--- Excerpt provided Enclosed Below ---
G.H. Hovagimyan and Peter Sinclair collaborated to experiment with sound and speech software to make computers interact with each other and the people around them. This experiment resulted in two artworks; 'A SoaPOPera for Laptops' and 'A SoaPOPera for iMacs'.
Begun in 1997, 'A SoaPOPera for iMacs' consists of four iMacs with plastic wigs, sitting on furniture in a circle in a living room. The artwork uses voice recognition- and text-to-speech software as well as Max programming. There are 4 characters; Ralph, Princess, Kathy and Fred. They talk to each other about cars, sex, shopping, politics and food. They also burst into song at odd moments. The characters respond to each other via spoken keywords, uttered by the computers or the audience, that trigger responses thus affecting natural conversation. Often the words are misunderstood and the conversation takes off in bizarre directions. A video recording of the installation can be viewed here.
A SoaPOPera for Laptops (2005) is only slightly different from the iMac version. It consists of four laptops on radio controlled cars. The laptops are mounted on custom made loudspeaker-trailers. This piece also uses voice recognition, text-to-speech and max programming. The four vehicles are essentially performers. The performance involves the four characters talking to each other or singing. The laptops and the iMacs both depict human mouths on their screens.
Sinclair and Hovagimyan also perform with the characters by playing guitar or talking to them. A pitch tracking software allows the laptops to listen to a string of notes and sing along. The characters cars are controlled by perfomers. A video recording of a performance of A Soapopera for Laptops can be viewed here.
--- End of Enclosed Excerpt provided ---
--- Data provided Enclosed Below ---
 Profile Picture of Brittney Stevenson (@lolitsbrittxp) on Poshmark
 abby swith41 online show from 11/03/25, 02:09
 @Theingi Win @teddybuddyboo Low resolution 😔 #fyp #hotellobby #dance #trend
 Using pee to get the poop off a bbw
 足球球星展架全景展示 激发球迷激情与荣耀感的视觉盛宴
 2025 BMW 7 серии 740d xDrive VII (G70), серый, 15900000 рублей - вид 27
--- End of Enclosed Data provided ---
--- Data provided Enclosed Below ---
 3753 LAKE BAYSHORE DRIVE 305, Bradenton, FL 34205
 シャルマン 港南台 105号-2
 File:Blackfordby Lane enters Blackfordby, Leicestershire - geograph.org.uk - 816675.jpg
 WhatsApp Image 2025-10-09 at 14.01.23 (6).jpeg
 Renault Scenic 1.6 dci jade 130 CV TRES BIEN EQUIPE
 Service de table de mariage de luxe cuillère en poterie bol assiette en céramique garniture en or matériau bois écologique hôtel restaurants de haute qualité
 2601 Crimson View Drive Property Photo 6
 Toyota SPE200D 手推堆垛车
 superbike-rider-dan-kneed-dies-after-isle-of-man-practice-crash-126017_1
--- End of Enclosed Data provided ---
--- Data provided Enclosed Below ---
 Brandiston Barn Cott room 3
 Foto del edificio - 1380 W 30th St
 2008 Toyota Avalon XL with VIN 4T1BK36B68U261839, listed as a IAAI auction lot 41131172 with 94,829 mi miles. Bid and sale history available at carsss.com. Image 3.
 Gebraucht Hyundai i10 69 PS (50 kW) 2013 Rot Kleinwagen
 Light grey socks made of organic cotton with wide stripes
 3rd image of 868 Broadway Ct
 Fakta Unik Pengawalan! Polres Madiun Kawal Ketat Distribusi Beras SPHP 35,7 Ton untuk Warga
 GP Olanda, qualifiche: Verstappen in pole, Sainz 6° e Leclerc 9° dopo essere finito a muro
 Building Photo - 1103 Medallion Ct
--- End of Enclosed Data provided ---
What this task involves
According to the passage on the SoaPOPera artworks, what are the names of the four characters in 'A SoaPOPera for iMacs'?

Your solution
Ralph, Princess, Kathy and Fred.